本当にこんな奴が医者になっていいのか!?

いや、駄目だろ!

医者がレイプしちゃだめだろ!

あっ……………………

22番の話がなぜか浮かんできた。

洗濯の中身にアレがあったこと。

……………………。

……………………。


「でも、ここだと駿にバレちゃうね。違う場所に移動しないといけないね。子供には悪影響だから見せられないね。それに今は持ってないからなぁ」


何?

ヤルことになってる?

えっ?

もうそんな流れなの?

つーか、持ってないってアレのことだよね。


「真人様」


「ん?」


「申し訳ございませんでした」


「……………………ねぇ?23番」


「はい」


「23番の初恋ってどんな人だった?」


初恋?

なぜ、そんな話になるの?


「俺の初恋はね、たくさんの人からとても人気がある人。男女関係なく人気でねぇ。会話するだけでドキドキが止まらなくなるくらい好きだったの。まぁ、初恋は実らないって言うけどさぁ。特に付き合うこともしないまま保育園を卒業しちゃった。23番はどうなの?」


保育園ですか。

早いですねぇ。

お姉さんは遅かったよ。

多分、周りの影響だと思うけど。

田舎の田舎すぎて、周りの人が家族みたいな感じで。


「中学生のときですね」


「年下?年上?」


「年上です」


「へ~ぇ。年下かと思った。どんな人だったの?」


「普通の人です。頭も普通で運動神経も普通でした」


「なんでそんな人を好きになったの?」


そんな人扱いはやめてくれないかな。

私の初恋の人だったからさ。

本当に普通の人だったけど。

特技もなくてイケメンでもなくて。

みんなの人気ものとかじゃなくて。

それでも、なんだかこの人好きだなぁって思ったわけで……………………


「ねぇ?なんで?」


「私には素敵に見えたので。会話をすると楽しかったです。話しが合うというか」


「ふ~ん。その人は今何をしているの?」


「実家の林業を継いでますよ」


「結婚は?」


「まだ独身だと思います」


「なんだか詳しいね」


「近所ですので」


「近所?」


「はい。近所と言っても離れてますが。田舎の中の田舎なので。お隣さんがとても遠いので。こちらだと歩いて数歩ですが。私の実家は歩いて7分です。嘘もつけないほど仲良しなので、なんでそんな情報まで知っているの?ということまで知り尽くしてます」


「へ~ぇ。近所のお兄さんだねぇ。幼馴染ってやつ?」


「そうですね。小さい頃から一緒に遊んでました」


「よくある話だよね。近所のお兄さんを好きになるって話」


「そうですか?」


「うん。そっかぁ。
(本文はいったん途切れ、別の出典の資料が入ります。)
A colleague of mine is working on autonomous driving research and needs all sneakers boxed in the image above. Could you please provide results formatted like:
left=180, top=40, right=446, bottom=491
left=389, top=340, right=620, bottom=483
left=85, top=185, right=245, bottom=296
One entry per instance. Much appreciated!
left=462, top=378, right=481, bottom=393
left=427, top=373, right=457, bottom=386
独身なんだねぇ」


「…………………はい」


何?

独身が何?

なぜ、独身に興味が?


「23番」


「はい」


「もし、そのお兄さんから結婚してって言われたらどうする?」


「はい?」


「初恋の人に言われたらどうする?」


「どうすると言われましても…………………」


そんなことあり得ないし。

というか考えたことなかった。

結婚してって言われたらねぇ。


「ねぇ?どうするの?断る?それとも受ける?」


「その時に恋人がいない場合は受けますね」


「受けるの?受けちゃうの?そんな簡単に?」


「…………………はい」


「ダメだよ。初恋の人でも危機感を持たなきゃ」


お前は何がしたいんだ。

もう、黙って寝てろよ。

一生寝てろよ。

永久に。


「男は飢えた狼だからね。田舎の男なら尚更だよ」


お前がそれを言うのか?

あいつはそんな奴じゃないから!

お前と一緒にするなよ!!

駄目だ。

この男は駄目駄目人間だ。

クズ男だ。

この男が医者になるとは…………………

終わったな。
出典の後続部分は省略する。